The book has been in the making for six years and in three countries.
Several times I hid it aside for some months so as to be able to get
a fresh view of it. I talked to all sorts of people, heard all sorts
of ideas, saw my subject from every side; I went to Paris to see one
old friend, to Indiana to see others, met for the first time in
lengthy talk Maurice Baring, H. G. Wells and Bernard Shaw; went to
Kingsland to see Mr. Belloc; gathered Gilbert's boyhood friends of
the Junior Debating Club in London and visited "Father Brown" among
his Yorkshire moors.
Armed with a notebook, I tried to miss none who had known Gilbert
well, especially in his youth: E. C. Bentley, Lucian Oldershaw,
Lawrence Solomon, Edward Fordham. I had ten long letters from Annie
Firmin, my most valuable witness as to Gilbert's childhood. For
information on the next period of his life, I talked to Monsignor
O'Connor, to Hilaire Belloc, Maurice Baring, Charles Somers Cocks, F.

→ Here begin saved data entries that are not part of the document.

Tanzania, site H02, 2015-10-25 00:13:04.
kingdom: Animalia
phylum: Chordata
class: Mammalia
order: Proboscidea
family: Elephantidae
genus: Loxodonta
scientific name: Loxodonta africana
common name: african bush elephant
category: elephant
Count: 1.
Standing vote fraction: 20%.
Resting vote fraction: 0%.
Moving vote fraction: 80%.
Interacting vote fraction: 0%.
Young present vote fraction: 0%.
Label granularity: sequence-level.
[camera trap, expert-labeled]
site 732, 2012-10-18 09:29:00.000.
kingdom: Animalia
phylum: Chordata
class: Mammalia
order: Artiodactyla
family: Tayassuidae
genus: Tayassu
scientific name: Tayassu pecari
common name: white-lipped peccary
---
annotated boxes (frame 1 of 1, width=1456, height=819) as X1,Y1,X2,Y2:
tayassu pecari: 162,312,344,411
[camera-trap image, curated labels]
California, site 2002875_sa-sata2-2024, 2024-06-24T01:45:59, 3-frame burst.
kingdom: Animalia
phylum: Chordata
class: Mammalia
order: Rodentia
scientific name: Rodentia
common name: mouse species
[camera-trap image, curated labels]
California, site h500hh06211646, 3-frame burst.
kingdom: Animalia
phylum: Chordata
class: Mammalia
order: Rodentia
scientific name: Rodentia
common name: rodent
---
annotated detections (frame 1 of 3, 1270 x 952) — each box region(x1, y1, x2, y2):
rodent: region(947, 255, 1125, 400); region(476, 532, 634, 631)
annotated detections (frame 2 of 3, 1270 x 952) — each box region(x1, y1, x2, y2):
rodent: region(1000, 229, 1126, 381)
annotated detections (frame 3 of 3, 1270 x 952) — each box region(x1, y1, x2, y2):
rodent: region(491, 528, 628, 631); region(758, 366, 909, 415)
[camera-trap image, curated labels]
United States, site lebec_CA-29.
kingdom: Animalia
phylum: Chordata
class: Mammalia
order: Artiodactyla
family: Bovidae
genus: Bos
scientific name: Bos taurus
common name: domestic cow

Y. Eccles and others, besides being now able to draw on my own
memories. Frances I had talked with on and off about their early
married years ever since I had first known them, but she was, alas,
too ill and consequently too emotionally unstrung during the last
months for me to ask her all the questions springing in my mind.
"Tell Maisie," she said to Dorothy Collins, "not to talk to me about
Gilbert. It makes me cry."
For the time at Beaconsfield, out of a host of friends the most
valuable were Dr. Pocock and Dr. Bakewell. Among priests, Monsignors
O'Connor and Ronald Knox, Fathers Vincent McNabb, O.P. and Ignatius
Rice, O.S.B. were especially intimate.
Dorothy Collins's evidence covers a period of ten years. That of H.
G. Wells and Bernard Shaw is reinforced by most valuable letters
which they have kindly allowed me to publish.